Supplied material →
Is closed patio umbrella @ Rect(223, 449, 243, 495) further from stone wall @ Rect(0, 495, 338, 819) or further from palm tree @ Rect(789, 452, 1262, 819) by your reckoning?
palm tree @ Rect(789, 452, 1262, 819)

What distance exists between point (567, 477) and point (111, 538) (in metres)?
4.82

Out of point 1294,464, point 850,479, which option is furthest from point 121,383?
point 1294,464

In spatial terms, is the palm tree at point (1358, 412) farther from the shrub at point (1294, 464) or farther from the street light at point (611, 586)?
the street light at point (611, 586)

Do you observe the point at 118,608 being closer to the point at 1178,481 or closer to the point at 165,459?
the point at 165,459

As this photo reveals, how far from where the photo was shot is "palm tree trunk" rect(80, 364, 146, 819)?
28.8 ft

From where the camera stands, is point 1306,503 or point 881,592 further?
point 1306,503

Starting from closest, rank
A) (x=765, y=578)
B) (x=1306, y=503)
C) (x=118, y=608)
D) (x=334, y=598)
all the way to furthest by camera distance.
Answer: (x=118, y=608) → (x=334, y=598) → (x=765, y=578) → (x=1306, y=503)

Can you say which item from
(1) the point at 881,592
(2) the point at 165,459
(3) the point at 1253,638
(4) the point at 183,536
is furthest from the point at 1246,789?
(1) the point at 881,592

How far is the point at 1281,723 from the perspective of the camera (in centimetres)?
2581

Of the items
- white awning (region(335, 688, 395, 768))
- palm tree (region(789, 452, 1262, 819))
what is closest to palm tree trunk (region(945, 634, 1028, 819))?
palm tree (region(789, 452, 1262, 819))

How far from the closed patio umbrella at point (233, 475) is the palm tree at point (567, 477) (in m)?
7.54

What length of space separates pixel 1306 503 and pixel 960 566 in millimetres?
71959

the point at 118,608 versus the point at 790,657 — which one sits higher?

Directions for this task →
Output all of the entries above as a Markdown table with two columns, No. and Text. Put each non-blank line in its own numbered row, and leave out the blank lines.

Expected output →
| No. | Text |
|---|---|
| 1 | Is closed patio umbrella @ Rect(223, 449, 243, 495) further from stone wall @ Rect(0, 495, 338, 819) or further from palm tree @ Rect(789, 452, 1262, 819) by your reckoning? |
| 2 | palm tree @ Rect(789, 452, 1262, 819) |
| 3 | What distance exists between point (567, 477) and point (111, 538) (in metres)? |
| 4 | 4.82 |
| 5 | Out of point 1294,464, point 850,479, which option is furthest from point 121,383? |
| 6 | point 1294,464 |
| 7 | In spatial terms, is the palm tree at point (1358, 412) farther from the shrub at point (1294, 464) or farther from the street light at point (611, 586)? |
| 8 | the street light at point (611, 586) |
| 9 | Do you observe the point at 118,608 being closer to the point at 1178,481 or closer to the point at 165,459? |
| 10 | the point at 165,459 |
| 11 | As this photo reveals, how far from where the photo was shot is "palm tree trunk" rect(80, 364, 146, 819)? |
| 12 | 28.8 ft |
| 13 | From where the camera stands, is point 1306,503 or point 881,592 further? |
| 14 | point 1306,503 |
| 15 | Starting from closest, rank |
| 16 | A) (x=765, y=578) |
| 17 | B) (x=1306, y=503) |
| 18 | C) (x=118, y=608) |
| 19 | D) (x=334, y=598) |
| 20 | all the way to furthest by camera distance. |
| 21 | Answer: (x=118, y=608) → (x=334, y=598) → (x=765, y=578) → (x=1306, y=503) |
| 22 | Can you say which item from |
| 23 | (1) the point at 881,592 |
| 24 | (2) the point at 165,459 |
| 25 | (3) the point at 1253,638 |
| 26 | (4) the point at 183,536 |
| 27 | is furthest from the point at 1246,789? |
| 28 | (1) the point at 881,592 |
| 29 | How far is the point at 1281,723 from the perspective of the camera (in centimetres)? |
| 30 | 2581 |
| 31 | Of the items |
| 32 | - white awning (region(335, 688, 395, 768)) |
| 33 | - palm tree (region(789, 452, 1262, 819)) |
| 34 | what is closest to palm tree trunk (region(945, 634, 1028, 819))? |
| 35 | palm tree (region(789, 452, 1262, 819)) |
| 36 | How far from the closed patio umbrella at point (233, 475) is the palm tree at point (567, 477) (in m)? |
| 37 | 7.54 |
| 38 | What length of space separates pixel 1306 503 and pixel 960 566 in millimetres? |
| 39 | 71959 |
| 40 | the point at 118,608 versus the point at 790,657 — which one sits higher? |